Document text —
The reference of 'relatively insignificant monetary benefits' and proportionality strongly suggests that the review considered penalty rates to be significant and beyond the realm of simple horse trading in non-monetary benefits. The requirement of proportionality is an important legal safeguard. It prevents pay and conditions being eroded and workers being exploited in the manner made possible by this bill—whereby overtime meal allowances can be traded for a pizza or a Kmart voucher for Saturday work. That is the risk we run with this type of horse trading that is proposed in this legislation. On the question of the coalition's failure to implement recommendation 9 of the Fair Work Review, we do not need to look very far. The Liberals' website, as it was, said this:

The Coalition supports the many of the remaining recommendations that Labor has ignored and we will seek to implement those summarised below, to the extent that they are not inconsistent with our policy.

The failure to adopt recommendation 9 makes clear what the coalition policy truly is: the overtime rates, penalty rates, allowances and leave loadings of ordinary Australians are so insignificant to this government that they can be traded away for a disproportionate non-monetary benefit. Australian workers, as viewed by the coalition, are so undeserving that not only should they be denied award and enterprise bargaining agreed minimums, they should also be denied one of the most basic legal protections recognised in our legal system, namely that of proportionality. Proportionality is at the heart of industrial relations, particularly when you look at how the bargain is struck.

Information provided —

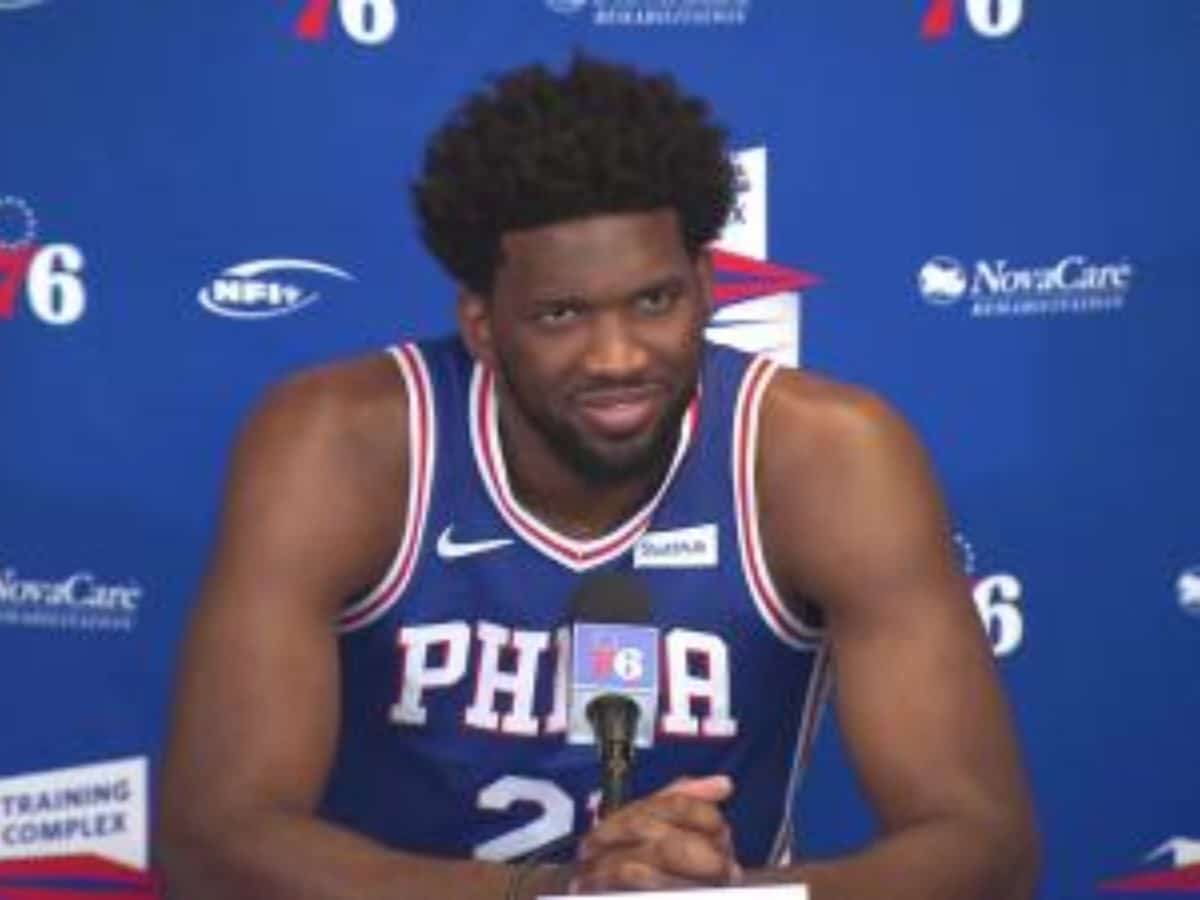 “They don’t care? That’s Bulls**t,” Joel Embiid claims winning the MVP is the ULTIMATE recognition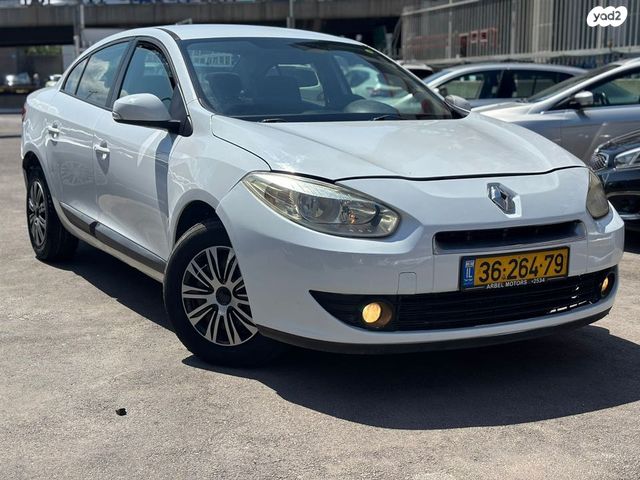 מודעת רכב רנו פלואנס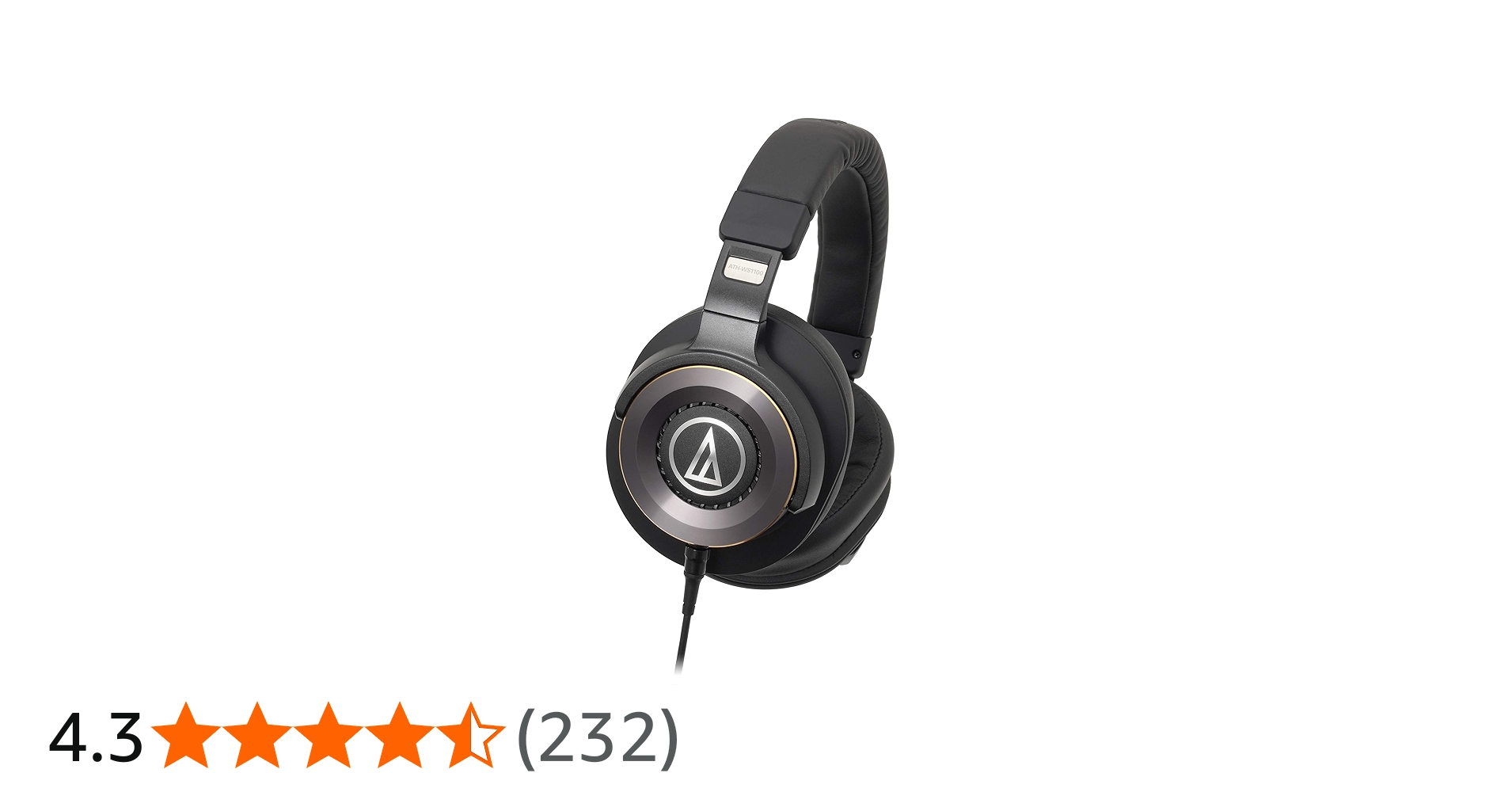 Amazon.co.jp: オーディオテクニカ ATH-WS1100 ヘッドホン 有線 重低音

What is being asked — Give the speech on penalty rates again, everything from "The Coalition supports" down to "with our policy.", swapping "remaining recommendations" for "outstanding recommendations".

Answer section —
The Coalition supports the many of the outstanding recommendations that Labor has ignored and we will seek to implement those summarised below, to the extent that they are not inconsistent with our policy.